Clause of ‘Default’ Definition:

Though commonly ‘default’ is assumed as non-repayment of loans availed from the bank, different banks have their own different definitions for ‘default’. In broader terms, defaulter can mean that the borrower has expired or is divorced, the latter being applicable in the case of a joint loan. It can also mean that the borrower is involved in a civil or criminal case. The one in which the borrower had not paid back the loan that he owes to any other bank is identified as a cross-default.

Clause of Force Majeure:

The clause is also termed as Money Market Condition clause. According to this clause, the bank reserves the right to alter fixed rates of interest in case of extraordinary circumstances or in the case of economic circumstances past any control. Thus it is not true that a fixed interest rate will remain ‘fixed’ always. This clause ought to be carefully read and understood in totality to evade any disagreements with the bank at a later point in time.

Clause of Reset:

This is yet another significant clause that applies to fixed rates of interests. Banks reserve the right to alter the fixed rates of interests after a period of 2 to 5 years, if the interest rates show an increasing trend at the given point of time. In certain other cases, a fixed rate of interest is permissible only for a definite period of time. Once this period is over, the bank reserves the right to modify the rate, irrespective of the ongoing trend at that given point of time.

Clause of Prepayment:

The term ‘prepayment’ signifies making a repayment in excess of the EMI amount that is specified in the agreement. Usually, these surplus amounts are adjusted against the outstanding principal amount when the payment is made. The prepayment amount may only be a fraction of the loan amount or the amount in full. The given clause specifies the financial implications of such prepayments that are to be made.

Clause of Other Balances Set Off:

According to this clause, any repayment made by the borrower towards the loan that is first adjusted against any other dues that are outstanding like late payment fees, penalty, etc., only after completely recovering these dues, is the amount adjusted against the EMI payment or repayment of the principal loan amount.
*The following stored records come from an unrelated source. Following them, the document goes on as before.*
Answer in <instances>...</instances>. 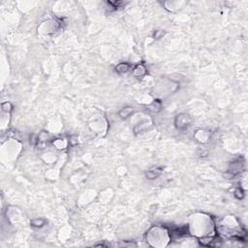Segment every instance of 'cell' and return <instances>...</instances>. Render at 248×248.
<instances>
[{"label":"cell","instance_id":"3","mask_svg":"<svg viewBox=\"0 0 248 248\" xmlns=\"http://www.w3.org/2000/svg\"><path fill=\"white\" fill-rule=\"evenodd\" d=\"M132 114H133V108L126 107V108H123L120 111H119V116L122 117V118H127V117H129Z\"/></svg>","mask_w":248,"mask_h":248},{"label":"cell","instance_id":"4","mask_svg":"<svg viewBox=\"0 0 248 248\" xmlns=\"http://www.w3.org/2000/svg\"><path fill=\"white\" fill-rule=\"evenodd\" d=\"M115 70L118 73H126L129 70V64L128 63H120L115 67Z\"/></svg>","mask_w":248,"mask_h":248},{"label":"cell","instance_id":"1","mask_svg":"<svg viewBox=\"0 0 248 248\" xmlns=\"http://www.w3.org/2000/svg\"><path fill=\"white\" fill-rule=\"evenodd\" d=\"M190 121H191V120H190V118H189L188 115H178V117H177V120H175V123H177V126L181 129L182 127H183V128L187 127V126L189 125Z\"/></svg>","mask_w":248,"mask_h":248},{"label":"cell","instance_id":"2","mask_svg":"<svg viewBox=\"0 0 248 248\" xmlns=\"http://www.w3.org/2000/svg\"><path fill=\"white\" fill-rule=\"evenodd\" d=\"M162 174V170L159 169V168H156V169H152V170H149L147 173V178L148 179H155L156 178L160 177Z\"/></svg>","mask_w":248,"mask_h":248},{"label":"cell","instance_id":"5","mask_svg":"<svg viewBox=\"0 0 248 248\" xmlns=\"http://www.w3.org/2000/svg\"><path fill=\"white\" fill-rule=\"evenodd\" d=\"M31 224H32V226H34V227H42L45 224V220H43V219H36V220L32 221Z\"/></svg>","mask_w":248,"mask_h":248}]
</instances>
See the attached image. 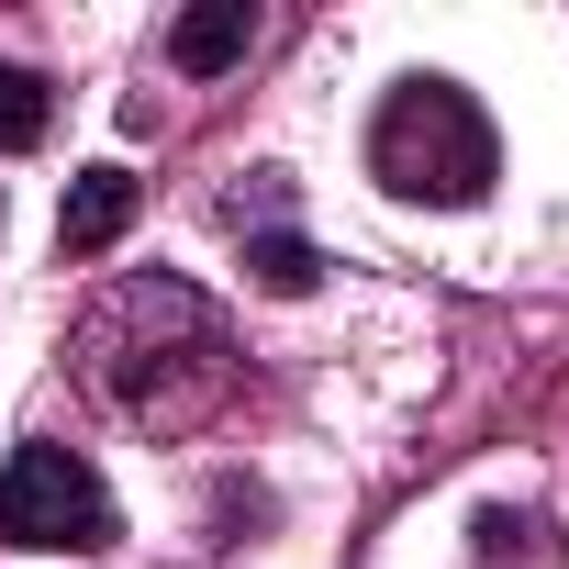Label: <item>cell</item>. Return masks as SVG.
<instances>
[{
  "instance_id": "6da1fadb",
  "label": "cell",
  "mask_w": 569,
  "mask_h": 569,
  "mask_svg": "<svg viewBox=\"0 0 569 569\" xmlns=\"http://www.w3.org/2000/svg\"><path fill=\"white\" fill-rule=\"evenodd\" d=\"M68 369H79V391L112 402L134 436H190V425H212V413L234 402V380H246L223 302L190 291V279H168V268L112 279V291L79 313V336H68Z\"/></svg>"
},
{
  "instance_id": "7a4b0ae2",
  "label": "cell",
  "mask_w": 569,
  "mask_h": 569,
  "mask_svg": "<svg viewBox=\"0 0 569 569\" xmlns=\"http://www.w3.org/2000/svg\"><path fill=\"white\" fill-rule=\"evenodd\" d=\"M369 179L391 190V201H425V212H458V201H480L491 179H502V134H491V112L458 90V79H402L391 101H380V123H369Z\"/></svg>"
},
{
  "instance_id": "3957f363",
  "label": "cell",
  "mask_w": 569,
  "mask_h": 569,
  "mask_svg": "<svg viewBox=\"0 0 569 569\" xmlns=\"http://www.w3.org/2000/svg\"><path fill=\"white\" fill-rule=\"evenodd\" d=\"M0 547H68V558H101V547H123V502H112V480H101L79 447L34 436V447L0 458Z\"/></svg>"
},
{
  "instance_id": "277c9868",
  "label": "cell",
  "mask_w": 569,
  "mask_h": 569,
  "mask_svg": "<svg viewBox=\"0 0 569 569\" xmlns=\"http://www.w3.org/2000/svg\"><path fill=\"white\" fill-rule=\"evenodd\" d=\"M223 234H246V279L279 291V302H302L313 279H325V257H313L302 223H291V179H279V168H246V179L223 190Z\"/></svg>"
},
{
  "instance_id": "5b68a950",
  "label": "cell",
  "mask_w": 569,
  "mask_h": 569,
  "mask_svg": "<svg viewBox=\"0 0 569 569\" xmlns=\"http://www.w3.org/2000/svg\"><path fill=\"white\" fill-rule=\"evenodd\" d=\"M134 201H146V179H134V168H112V157H101V168H79V179H68V201H57V246H68V257H101V246L134 223Z\"/></svg>"
},
{
  "instance_id": "8992f818",
  "label": "cell",
  "mask_w": 569,
  "mask_h": 569,
  "mask_svg": "<svg viewBox=\"0 0 569 569\" xmlns=\"http://www.w3.org/2000/svg\"><path fill=\"white\" fill-rule=\"evenodd\" d=\"M246 46H257V12H246V0H201V12L168 23V68H179V79H212V68H234Z\"/></svg>"
},
{
  "instance_id": "52a82bcc",
  "label": "cell",
  "mask_w": 569,
  "mask_h": 569,
  "mask_svg": "<svg viewBox=\"0 0 569 569\" xmlns=\"http://www.w3.org/2000/svg\"><path fill=\"white\" fill-rule=\"evenodd\" d=\"M46 123H57V90H46L34 68H0V157L46 146Z\"/></svg>"
}]
</instances>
Clause of Third Party Repayment Collection:

If the borrower defaults payment of the loan to the financial institution such as banks, housing finance companies or NBFCs, they reserve the rights to share their personal details with third parties of their choice for the purpose of repayment of the loan. Several borrowers that do not know the existence of such a clause and get annoyed when they receive calls from such third parties asking for repayment of dues.

Notification Clause:

According to this clause, the borrower is bound to keep the lender duly updated about any change in their residential address, employment or profession or business, residential status, income levels, etc., during the tenure of the loan. The time-frame is well specified in the clause, within which the given information has to be updated and also the mode of updating.

Clause of Amendment:

The clause of amendment grants financial institutions, the right to amend any clause in the loan agreement that they want without notifying the borrower. Every amendment clause should be read in full detail and should be thoroughly understood.

It is very important to understand that only a few aspects of the loan agreement such as the tenure of the loan and the interest rates, etc., can be negotiated with the bank. The clauses, a loan agreement has, bear legal implications and need to be thoroughly understood and adhered to, for the smooth completion of the loan.

After going through the loan agreement, if the borrower identifies that some clauses are not clear or appropriate, before signing the agreement, they should seek clarification from the financial institution.

One can also choose to hire the services of a qualified legal professional, to represent the borrower, during negotiations with the financial institution.